_DIRECTIONS_.
1 – Please rewrite the paragraph beginning "(a) Covenant Compliance" in the officer's certificate section below as a short bulleted list that keeps its main facts.
2 – According to the officer's certificate section below, what kind of officer must provide the certificate that accompanies each set of financial statements?

(PASSAGE FOR REVIEW Opens)

Section 7.2. Officer's Certificate. Each set of financial statements
delivered to a holder of Notes pursuant to Section 7.1(a) or Section 7.1(b)
hereof shall be accompanied by a certificate of a Senior Financial Officer
setting forth:
(a) Covenant Compliance -- the information (including detailed
calculations) required in order to establish whether the Company was in
compliance with the requirements of Section 10.2 through Section 10.7 hereof,
inclusive, during the quarterly or annual period covered by the statements then
being furnished (including with respect to each such Section, where applicable,
the calculations of the maximum or minimum amount, ratio or percentage, as the
case may be, permissible under the terms of such Sections, and the calculation
of the amount, ratio or percentage then in existence); and
(b) Event of Default -- a statement that such officer has reviewed the
relevant terms hereof and has made, or caused to be made, under his or her
supervision, a review of the transactions and conditions of the Company and its
Subsidiaries from the beginning of the quarterly or annual period covered by
the statements then being furnished to the date of the certificate and that
such review shall not have disclosed the existence during such period of any
condition or event that constitutes a Default or an Event of Default or, if any
such condition or event existed or exists (including, without limitation, any
such event or condition resulting from the failure of the Company or any
Subsidiary to comply with any Environmental Law), specifying the nature and
period of existence thereof and what action the Company shall have taken or
proposes to take with respect thereto.

(PASSAGE FOR REVIEW Closes)
(RAW DATA Opens)

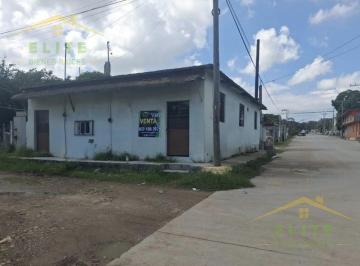 Local comercial · 175m² · Local en Renta Col. Tampico Altamira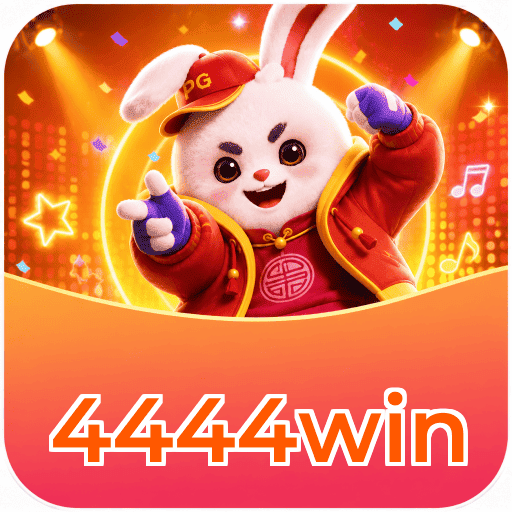 4444win Login FAQ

(RAW DATA Closes)

_ANSWER SECTION_.
1 –
- The certificate must give the information, including detailed calculations, needed to establish whether the Company complied with Sections 10.2 through 10.7, inclusive.
- This covers the quarterly or annual period of the statements being furnished.
- For each such Section, where applicable, it must show the calculation of the maximum or minimum amount, ratio or percentage permitted.
- It must also show the calculation of the amount, ratio or percentage then in existence.

2 – A Senior Financial Officer.